PROBLEM SET:
1: Decide whether each statement below agrees with the Woodfibre LNG article. For each one, answer yes or no and quote the words from the article that settle it: (a) At the March 21st, 2014 open house, a FortisBC project director said there are plans to expand the project. (b) The proposed plan would export 14.4 million tonnes of LNG each year. (c) Under the proposed plan, LNG tankers would load 40 times a year.
2: Write out the part of the Woodfibre LNG article that opens with the words containing "FortisBC, the company" and closes with "is currently proposed.".
3: According to the Woodfibre LNG article, how often would a tanker pass through Howe Sound under the potential six-fold increase?

SOURCE EXTRACT:

....................

By: Laurie Parkinson, Biologist, BSc, MSc, UBC and Eoin Finn, BSc, PhD Physics & Chemistry, MBA International Business, retired partner at KPMG
Three lines of evidence indicate the Woodfibre LNG project will be six times (6x) larger than the public and the BC Environmental Assessment Office have been told.
Woodfibre Liquefied Natural Gas appears to have far bigger export plans than they are admitting.
In section 2.4.1 of the WFLNG BC Environmental Assessment (BCEAO) application, WFLNG states: "The initial search for suitable project locations focused on sites suitable for a large-scale LNG facility and potential for future expansion." When queried as to whether or not WFLNG intends to expand this project, WFLNG's Vice President Corporate Affairs Byng Giraud’s response has always been that the plant will be sized according to the available gas supply.
FortisBC appears to be aware of expansion plans.
FortisBC, the company who will deliver the gas supply to WFLNG, has said throughout the EA process that expansion is possible, though FortisBC staff were unaware of any formal expansion plans. On March 21st, 2014, at a WFLNG/BCEAO Open House, FortisBC Project Director Art Kanzaki publicly stated that in fact there are plans to expand the project beyond what is currently proposed.
Evidence that shows WFLNG is planning for a plant 6x larger than they described in the Environmental Assessment (EA) process comes from the size of the installations they would put in place:
The BC Hydro power upgrade soon to be built for Woodfibre LNG will give it about 6x more power than it needs for present plans. (See “Woodfibre LNG Hydro Upgrade” in ”Detailed Technical Explanations”.
red = new 24” pipeline
green = old pipeline
Proposed plan: 2.4 million tonnes of LNG exported annually.
LNG tankers would load 40x/year (40 trips = 1 trip in + trip out every 8–9 days or 1 tanker passing through Howe sound every 4–5 days.)
Potential 6x increase: 14.4 million tonnes of LNG exported annually
LNG tankers would load 240x/year (240 trips = 1 trip in + trip out every 1.5 days or a tanker passing through Howe Sound once every 18 hours.)
Six-fold expansion of the Woodfibre LNG plant would significantly increase environmental impacts, wave impacts on Howe Sound beaches and infrastructure, and the serious public health and safety risks associated with LNG tankers carrying massive volumes of highly dangerous, flammable cargo through Howe Sound.

....................

Recorded data:
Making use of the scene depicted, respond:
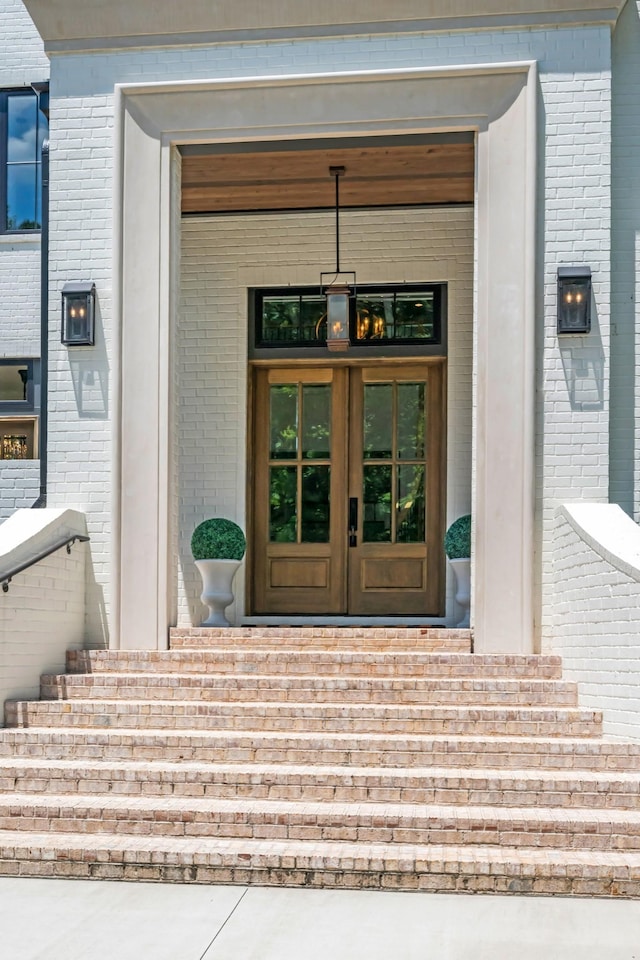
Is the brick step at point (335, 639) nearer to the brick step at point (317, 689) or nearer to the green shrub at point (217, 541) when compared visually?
the brick step at point (317, 689)

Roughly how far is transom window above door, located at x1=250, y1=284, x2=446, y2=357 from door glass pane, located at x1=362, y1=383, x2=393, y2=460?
382 mm

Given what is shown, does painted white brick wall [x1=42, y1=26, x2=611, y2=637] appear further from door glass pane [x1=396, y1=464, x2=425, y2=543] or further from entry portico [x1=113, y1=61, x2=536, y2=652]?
door glass pane [x1=396, y1=464, x2=425, y2=543]

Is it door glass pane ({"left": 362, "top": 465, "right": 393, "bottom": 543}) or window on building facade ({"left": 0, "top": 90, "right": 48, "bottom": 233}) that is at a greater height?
window on building facade ({"left": 0, "top": 90, "right": 48, "bottom": 233})

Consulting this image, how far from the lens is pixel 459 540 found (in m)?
9.21

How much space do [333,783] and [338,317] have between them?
3593 mm

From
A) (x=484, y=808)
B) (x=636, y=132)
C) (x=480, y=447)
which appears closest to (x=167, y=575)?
(x=480, y=447)

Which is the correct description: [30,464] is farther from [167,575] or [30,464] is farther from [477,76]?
[477,76]

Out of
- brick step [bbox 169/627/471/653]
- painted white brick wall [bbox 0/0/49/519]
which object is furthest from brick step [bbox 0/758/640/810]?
painted white brick wall [bbox 0/0/49/519]

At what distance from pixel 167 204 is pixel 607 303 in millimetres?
3105

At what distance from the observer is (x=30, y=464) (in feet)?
34.7

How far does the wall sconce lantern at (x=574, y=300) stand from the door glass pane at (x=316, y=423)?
297cm

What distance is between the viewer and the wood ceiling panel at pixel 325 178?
8.95 meters

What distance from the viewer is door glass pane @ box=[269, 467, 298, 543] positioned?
1047 centimetres

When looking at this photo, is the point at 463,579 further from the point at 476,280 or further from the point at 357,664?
the point at 476,280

....................

ANSWER LIST:
1:
(a) Yes: "FortisBC Project Director Art Kanzaki publicly stated that in fact there are plans to expand the project beyond what is currently proposed."
(b) No: "Proposed plan: 2.4 million tonnes of LNG exported annually."
(c) Yes: "LNG tankers would load 40x/year"

2:
FortisBC, the company who will deliver the gas supply to WFLNG, has said throughout the EA process that expansion is possible, though FortisBC staff were unaware of any formal expansion plans. On March 21st, 2014, at a WFLNG/BCEAO Open House, FortisBC Project Director Art Kanzaki publicly stated that in fact there are plans to expand the project beyond what is currently proposed.

3: Once every 18 hours.